Nationally, 43.5 million Americans care for someone over the age of 50, according to the Family Caregiver Alliance (FCA), which runs the National Center on Caregiving. Caregivers experience higher levels of stress and suffer from depression at twice the rate of the general population. One study found that 40 percent to 70 percent of family caregivers have clinically significant symptoms of depression.
Caregivers also are at greater risk for high blood pressure, obesity and other health problems, according to the FCA, because they often sacrifice their own needs to take care of someone else's.
Counselors emphasize that feeling caregiver stress or frustration is normal and understandable.
As Kelly explained, the experience of caring for an elder is unique. Someone raising a healthy baby, for example, expects that child to grow up and have a bright future. But for caregivers, the time and energy that's invested doesn't stop the deterioration an elder will inevitably face as part of aging.
"Caregivers are continually dealing with a sense of loss. ‘My mom can't see as well as she used to. My dad was a physicist but now he can't remember his children's names," Kelly said. "There's a lot of grieving and a pervasive sadness, in addition to the stress."
So how can faculty and staff get help and take care of themselves while tending to an elder?
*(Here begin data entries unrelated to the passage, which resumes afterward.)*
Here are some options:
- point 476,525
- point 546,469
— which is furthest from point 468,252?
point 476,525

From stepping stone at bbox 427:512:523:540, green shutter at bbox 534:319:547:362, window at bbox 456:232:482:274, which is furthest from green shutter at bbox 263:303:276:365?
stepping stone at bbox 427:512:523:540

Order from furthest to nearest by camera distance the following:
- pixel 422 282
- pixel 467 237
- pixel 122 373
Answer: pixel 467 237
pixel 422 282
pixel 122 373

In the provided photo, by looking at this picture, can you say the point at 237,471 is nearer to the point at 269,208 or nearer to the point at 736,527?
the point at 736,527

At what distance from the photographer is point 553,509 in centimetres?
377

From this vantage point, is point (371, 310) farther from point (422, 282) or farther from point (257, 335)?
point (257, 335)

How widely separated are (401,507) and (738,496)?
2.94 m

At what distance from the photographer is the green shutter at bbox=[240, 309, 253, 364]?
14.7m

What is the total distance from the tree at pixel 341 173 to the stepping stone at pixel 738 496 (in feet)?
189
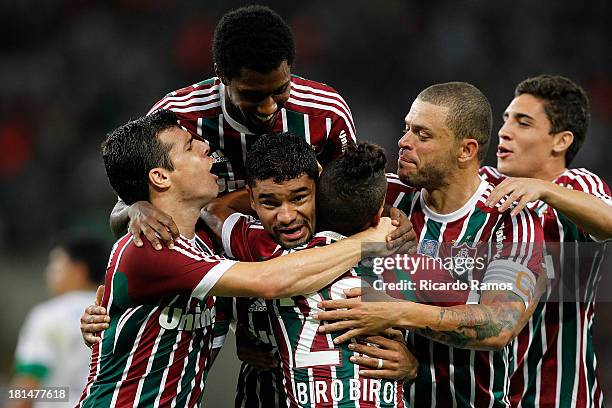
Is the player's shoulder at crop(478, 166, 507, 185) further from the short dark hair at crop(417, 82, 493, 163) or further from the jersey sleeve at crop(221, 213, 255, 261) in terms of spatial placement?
the jersey sleeve at crop(221, 213, 255, 261)

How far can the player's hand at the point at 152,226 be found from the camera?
10.2 feet

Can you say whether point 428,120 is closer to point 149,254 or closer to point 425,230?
point 425,230

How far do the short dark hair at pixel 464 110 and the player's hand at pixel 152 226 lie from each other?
1.23m

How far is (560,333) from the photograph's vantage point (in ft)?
13.1

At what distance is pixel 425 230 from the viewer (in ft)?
12.0

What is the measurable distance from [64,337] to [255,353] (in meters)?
1.82

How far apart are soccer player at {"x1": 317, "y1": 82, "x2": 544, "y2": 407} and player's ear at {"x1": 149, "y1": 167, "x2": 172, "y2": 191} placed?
39.2 inches

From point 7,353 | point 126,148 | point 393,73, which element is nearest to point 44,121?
point 7,353

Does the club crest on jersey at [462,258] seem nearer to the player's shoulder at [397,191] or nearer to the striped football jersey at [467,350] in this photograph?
the striped football jersey at [467,350]

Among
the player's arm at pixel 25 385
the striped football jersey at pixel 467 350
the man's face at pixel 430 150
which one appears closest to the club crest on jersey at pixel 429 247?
the striped football jersey at pixel 467 350

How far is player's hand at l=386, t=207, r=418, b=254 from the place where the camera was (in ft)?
10.7

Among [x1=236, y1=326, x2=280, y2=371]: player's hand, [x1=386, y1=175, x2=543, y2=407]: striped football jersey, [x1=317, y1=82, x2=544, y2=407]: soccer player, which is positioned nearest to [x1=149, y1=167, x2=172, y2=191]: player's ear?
[x1=236, y1=326, x2=280, y2=371]: player's hand

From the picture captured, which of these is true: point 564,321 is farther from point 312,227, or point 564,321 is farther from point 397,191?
point 312,227

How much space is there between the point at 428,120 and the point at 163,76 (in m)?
5.59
• Talk to an aging parent or spouse about finances, health care and support systems. Make a plan. Organize important documents and information.

• Set realistic goals. Assume a reasonable amount of responsibility.

• Take care of yourself. Get proper rest. Eat well. Pay attention to your body's warning signs: problems sleeping; trouble concentrating or loss of interest; feeling sad or agitated; feeling tired; change in eating habits resulting in weight gain or weight loss; feeling that nothing you do is good enough; physical symptoms that don't decrease with treatment such as digestive problems or headaches. If you experience these for more than two consecutive weeks, you may have depression.

• Reduce your stress. Meditate, do an enjoyable activity, talk to a friend or delegate responsibilities.

• Don't be afraid to ask for help. When it's offered, accept it.
If you're interested in joining the eldercare support group at UCLA, call the Staff and Faculty Counseling Center at (310) 794-0245. The support group will meet next on Feb. 28 from noon to 1 p.m. at the UCLA Wilshire Center, Room 635. The center is open from Monday to Friday, 8 a.m. to 5 p.m. Evening and early morning appointments are available upon request.
Here are other resources:

Sittercity is UC's new online resource to help you find caregiver services. UC pays the fee that gives you access to Sittercity's database of pre-screened caregivers complete with reviews and references. You choose who to hire, negotiate rates and pay the caregiver.

Elder Care Locator is a free nationwide service to help elders and caregivers find resources in their community. Call (800) 677-1116 and you will be connected with the local Area Agency on Aging.

Family Caregiver Alliance provides education, services, research and advocacy for caregivers nationwide. Their Family Care Navigator connects you with local support groups, respite programs and more.

Alzheimer's Association operates a 24-hour-a-day helpline at (800) 272-3900. They offer education, support groups and resources for people with memory loss and their caregivers.

• Find a geriatric care manager through the National Association of Professional Geriatric Care Managers.